*** Extracted material ***

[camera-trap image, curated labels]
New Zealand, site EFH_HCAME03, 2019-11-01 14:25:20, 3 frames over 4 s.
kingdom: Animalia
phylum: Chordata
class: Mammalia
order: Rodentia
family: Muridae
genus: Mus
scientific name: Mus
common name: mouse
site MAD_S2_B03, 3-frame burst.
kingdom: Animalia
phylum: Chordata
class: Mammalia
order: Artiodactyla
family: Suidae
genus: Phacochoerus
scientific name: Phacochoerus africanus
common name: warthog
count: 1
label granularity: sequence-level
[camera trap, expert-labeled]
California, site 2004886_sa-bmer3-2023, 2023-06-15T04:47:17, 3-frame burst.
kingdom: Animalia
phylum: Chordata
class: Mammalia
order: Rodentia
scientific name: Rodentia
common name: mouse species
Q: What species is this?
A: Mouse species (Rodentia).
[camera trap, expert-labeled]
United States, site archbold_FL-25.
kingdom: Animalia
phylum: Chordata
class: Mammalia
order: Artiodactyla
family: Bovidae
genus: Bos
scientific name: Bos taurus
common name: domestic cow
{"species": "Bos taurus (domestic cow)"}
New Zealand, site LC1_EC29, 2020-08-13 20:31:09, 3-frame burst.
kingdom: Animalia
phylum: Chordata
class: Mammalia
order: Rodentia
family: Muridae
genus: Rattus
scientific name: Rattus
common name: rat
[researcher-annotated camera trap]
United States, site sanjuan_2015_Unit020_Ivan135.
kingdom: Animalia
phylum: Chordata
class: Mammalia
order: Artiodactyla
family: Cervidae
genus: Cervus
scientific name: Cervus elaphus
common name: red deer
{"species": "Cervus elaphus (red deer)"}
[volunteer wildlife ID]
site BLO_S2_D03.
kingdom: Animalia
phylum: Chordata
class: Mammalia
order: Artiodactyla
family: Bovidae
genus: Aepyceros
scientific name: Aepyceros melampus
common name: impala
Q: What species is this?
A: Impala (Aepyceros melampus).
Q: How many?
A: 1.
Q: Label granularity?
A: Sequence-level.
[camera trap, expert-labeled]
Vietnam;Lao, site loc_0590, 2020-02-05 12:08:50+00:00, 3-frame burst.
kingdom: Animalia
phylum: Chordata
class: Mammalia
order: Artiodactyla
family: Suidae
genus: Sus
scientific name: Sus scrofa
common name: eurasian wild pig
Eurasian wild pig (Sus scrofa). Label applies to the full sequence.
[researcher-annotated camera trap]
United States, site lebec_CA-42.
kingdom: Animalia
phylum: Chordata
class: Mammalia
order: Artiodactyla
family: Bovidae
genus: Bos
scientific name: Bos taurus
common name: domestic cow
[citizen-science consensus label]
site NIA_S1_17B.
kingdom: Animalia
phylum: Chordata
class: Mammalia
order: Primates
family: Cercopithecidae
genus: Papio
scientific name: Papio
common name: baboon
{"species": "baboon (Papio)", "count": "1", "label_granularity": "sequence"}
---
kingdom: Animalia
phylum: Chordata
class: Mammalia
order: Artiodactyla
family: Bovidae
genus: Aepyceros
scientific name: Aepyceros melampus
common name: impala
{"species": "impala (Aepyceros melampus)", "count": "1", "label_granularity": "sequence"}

*** End of Extracted material ***

◆ Task details ◆
In this exercise, you retype all of the data exactly as it appears above.

◆ Expected answer ◆
[camera-trap image, curated labels]
New Zealand, site EFH_HCAME03, 2019-11-01 14:25:20, 3 frames over 4 s.
kingdom: Animalia
phylum: Chordata
class: Mammalia
order: Rodentia
family: Muridae
genus: Mus
scientific name: Mus
common name: mouse
site MAD_S2_B03, 3-frame burst.
kingdom: Animalia
phylum: Chordata
class: Mammalia
order: Artiodactyla
family: Suidae
genus: Phacochoerus
scientific name: Phacochoerus africanus
common name: warthog
count: 1
label granularity: sequence-level
[camera trap, expert-labeled]
California, site 2004886_sa-bmer3-2023, 2023-06-15T04:47:17, 3-frame burst.
kingdom: Animalia
phylum: Chordata
class: Mammalia
order: Rodentia
scientific name: Rodentia
common name: mouse species
Q: What species is this?
A: Mouse species (Rodentia).
[camera trap, expert-labeled]
United States, site archbold_FL-25.
kingdom: Animalia
phylum: Chordata
class: Mammalia
order: Artiodactyla
family: Bovidae
genus: Bos
scientific name: Bos taurus
common name: domestic cow
{"species": "Bos taurus (domestic cow)"}
New Zealand, site LC1_EC29, 2020-08-13 20:31:09, 3-frame burst.
kingdom: Animalia
phylum: Chordata
class: Mammalia
order: Rodentia
family: Muridae
genus: Rattus
scientific name: Rattus
common name: rat
[researcher-annotated camera trap]
United States, site sanjuan_2015_Unit020_Ivan135.
kingdom: Animalia
phylum: Chordata
class: Mammalia
order: Artiodactyla
family: Cervidae
genus: Cervus
scientific name: Cervus elaphus
common name: red deer
{"species": "Cervus elaphus (red deer)"}
[volunteer wildlife ID]
site BLO_S2_D03.
kingdom: Animalia
phylum: Chordata
class: Mammalia
order: Artiodactyla
family: Bovidae
genus: Aepyceros
scientific name: Aepyceros melampus
common name: impala
Q: What species is this?
A: Impala (Aepyceros melampus).
Q: How many?
A: 1.
Q: Label granularity?
A: Sequence-level.
[camera trap, expert-labeled]
Vietnam;Lao, site loc_0590, 2020-02-05 12:08:50+00:00, 3-frame burst.
kingdom: Animalia
phylum: Chordata
class: Mammalia
order: Artiodactyla
family: Suidae
genus: Sus
scientific name: Sus scrofa
common name: eurasian wild pig
Eurasian wild pig (Sus scrofa). Label applies to the full sequence.
[researcher-annotated camera trap]
United States, site lebec_CA-42.
kingdom: Animalia
phylum: Chordata
class: Mammalia
order: Artiodactyla
family: Bovidae
genus: Bos
scientific name: Bos taurus
common name: domestic cow
[citizen-science consensus label]
site NIA_S1_17B.
kingdom: Animalia
phylum: Chordata
class: Mammalia
order: Primates
family: Cercopithecidae
genus: Papio
scientific name: Papio
common name: baboon
{"species": "baboon (Papio)", "count": "1", "label_granularity": "sequence"}
---
kingdom: Animalia
phylum: Chordata
class: Mammalia
order: Artiodactyla
family: Bovidae
genus: Aepyceros
scientific name: Aepyceros melampus
common name: impala
{"species": "impala (Aepyceros melampus)", "count": "1", "label_granularity": "sequence"}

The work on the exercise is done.